Items from a dataset

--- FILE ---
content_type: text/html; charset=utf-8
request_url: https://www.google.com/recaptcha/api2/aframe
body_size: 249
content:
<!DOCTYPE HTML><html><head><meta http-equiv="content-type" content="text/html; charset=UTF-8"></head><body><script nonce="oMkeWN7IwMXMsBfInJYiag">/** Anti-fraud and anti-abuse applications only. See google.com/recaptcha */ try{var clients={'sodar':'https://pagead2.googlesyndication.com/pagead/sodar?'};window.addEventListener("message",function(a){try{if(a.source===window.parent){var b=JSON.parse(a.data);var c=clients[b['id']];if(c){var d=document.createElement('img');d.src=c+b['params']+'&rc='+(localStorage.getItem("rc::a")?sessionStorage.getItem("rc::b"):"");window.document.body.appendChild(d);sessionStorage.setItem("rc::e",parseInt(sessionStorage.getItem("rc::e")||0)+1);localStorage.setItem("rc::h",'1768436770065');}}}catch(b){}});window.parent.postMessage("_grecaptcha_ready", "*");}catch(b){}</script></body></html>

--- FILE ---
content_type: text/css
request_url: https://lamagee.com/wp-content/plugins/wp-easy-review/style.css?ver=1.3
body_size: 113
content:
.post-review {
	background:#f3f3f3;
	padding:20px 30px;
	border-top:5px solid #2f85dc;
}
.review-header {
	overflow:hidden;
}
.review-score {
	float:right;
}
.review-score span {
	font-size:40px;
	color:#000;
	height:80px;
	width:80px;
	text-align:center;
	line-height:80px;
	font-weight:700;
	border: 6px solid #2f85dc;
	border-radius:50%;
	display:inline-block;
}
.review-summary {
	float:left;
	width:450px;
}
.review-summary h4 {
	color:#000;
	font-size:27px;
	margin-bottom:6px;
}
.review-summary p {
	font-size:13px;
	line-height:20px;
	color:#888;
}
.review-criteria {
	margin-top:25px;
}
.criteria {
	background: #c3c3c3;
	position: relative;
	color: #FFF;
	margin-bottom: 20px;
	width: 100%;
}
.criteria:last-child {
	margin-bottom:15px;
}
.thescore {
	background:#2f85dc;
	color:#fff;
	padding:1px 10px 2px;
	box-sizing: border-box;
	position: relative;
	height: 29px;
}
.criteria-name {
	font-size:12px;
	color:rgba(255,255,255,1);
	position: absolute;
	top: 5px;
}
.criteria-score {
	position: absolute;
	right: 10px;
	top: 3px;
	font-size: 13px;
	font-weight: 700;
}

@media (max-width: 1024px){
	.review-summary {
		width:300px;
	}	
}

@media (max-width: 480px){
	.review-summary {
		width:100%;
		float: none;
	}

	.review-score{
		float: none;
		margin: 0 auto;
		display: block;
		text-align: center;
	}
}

**Work instruction**
Please transcribe every entry above exactly as it appears.

**Reply to the exercise**
--- FILE ---
content_type: text/html; charset=utf-8
request_url: https://www.google.com/recaptcha/api2/aframe
body_size: 249
content:
<!DOCTYPE HTML><html><head><meta http-equiv="content-type" content="text/html; charset=UTF-8"></head><body><script nonce="oMkeWN7IwMXMsBfInJYiag">/** Anti-fraud and anti-abuse applications only. See google.com/recaptcha */ try{var clients={'sodar':'https://pagead2.googlesyndication.com/pagead/sodar?'};window.addEventListener("message",function(a){try{if(a.source===window.parent){var b=JSON.parse(a.data);var c=clients[b['id']];if(c){var d=document.createElement('img');d.src=c+b['params']+'&rc='+(localStorage.getItem("rc::a")?sessionStorage.getItem("rc::b"):"");window.document.body.appendChild(d);sessionStorage.setItem("rc::e",parseInt(sessionStorage.getItem("rc::e")||0)+1);localStorage.setItem("rc::h",'1768436770065');}}}catch(b){}});window.parent.postMessage("_grecaptcha_ready", "*");}catch(b){}</script></body></html>

--- FILE ---
content_type: text/css
request_url: https://lamagee.com/wp-content/plugins/wp-easy-review/style.css?ver=1.3
body_size: 113
content:
.post-review {
	background:#f3f3f3;
	padding:20px 30px;
	border-top:5px solid #2f85dc;
}
.review-header {
	overflow:hidden;
}
.review-score {
	float:right;
}
.review-score span {
	font-size:40px;
	color:#000;
	height:80px;
	width:80px;
	text-align:center;
	line-height:80px;
	font-weight:700;
	border: 6px solid #2f85dc;
	border-radius:50%;
	display:inline-block;
}
.review-summary {
	float:left;
	width:450px;
}
.review-summary h4 {
	color:#000;
	font-size:27px;
	margin-bottom:6px;
}
.review-summary p {
	font-size:13px;
	line-height:20px;
	color:#888;
}
.review-criteria {
	margin-top:25px;
}
.criteria {
	background: #c3c3c3;
	position: relative;
	color: #FFF;
	margin-bottom: 20px;
	width: 100%;
}
.criteria:last-child {
	margin-bottom:15px;
}
.thescore {
	background:#2f85dc;
	color:#fff;
	padding:1px 10px 2px;
	box-sizing: border-box;
	position: relative;
	height: 29px;
}
.criteria-name {
	font-size:12px;
	color:rgba(255,255,255,1);
	position: absolute;
	top: 5px;
}
.criteria-score {
	position: absolute;
	right: 10px;
	top: 3px;
	font-size: 13px;
	font-weight: 700;
}

@media (max-width: 1024px){
	.review-summary {
		width:300px;
	}	
}

@media (max-width: 480px){
	.review-summary {
		width:100%;
		float: none;
	}

	.review-score{
		float: none;
		margin: 0 auto;
		display: block;
		text-align: center;
	}
}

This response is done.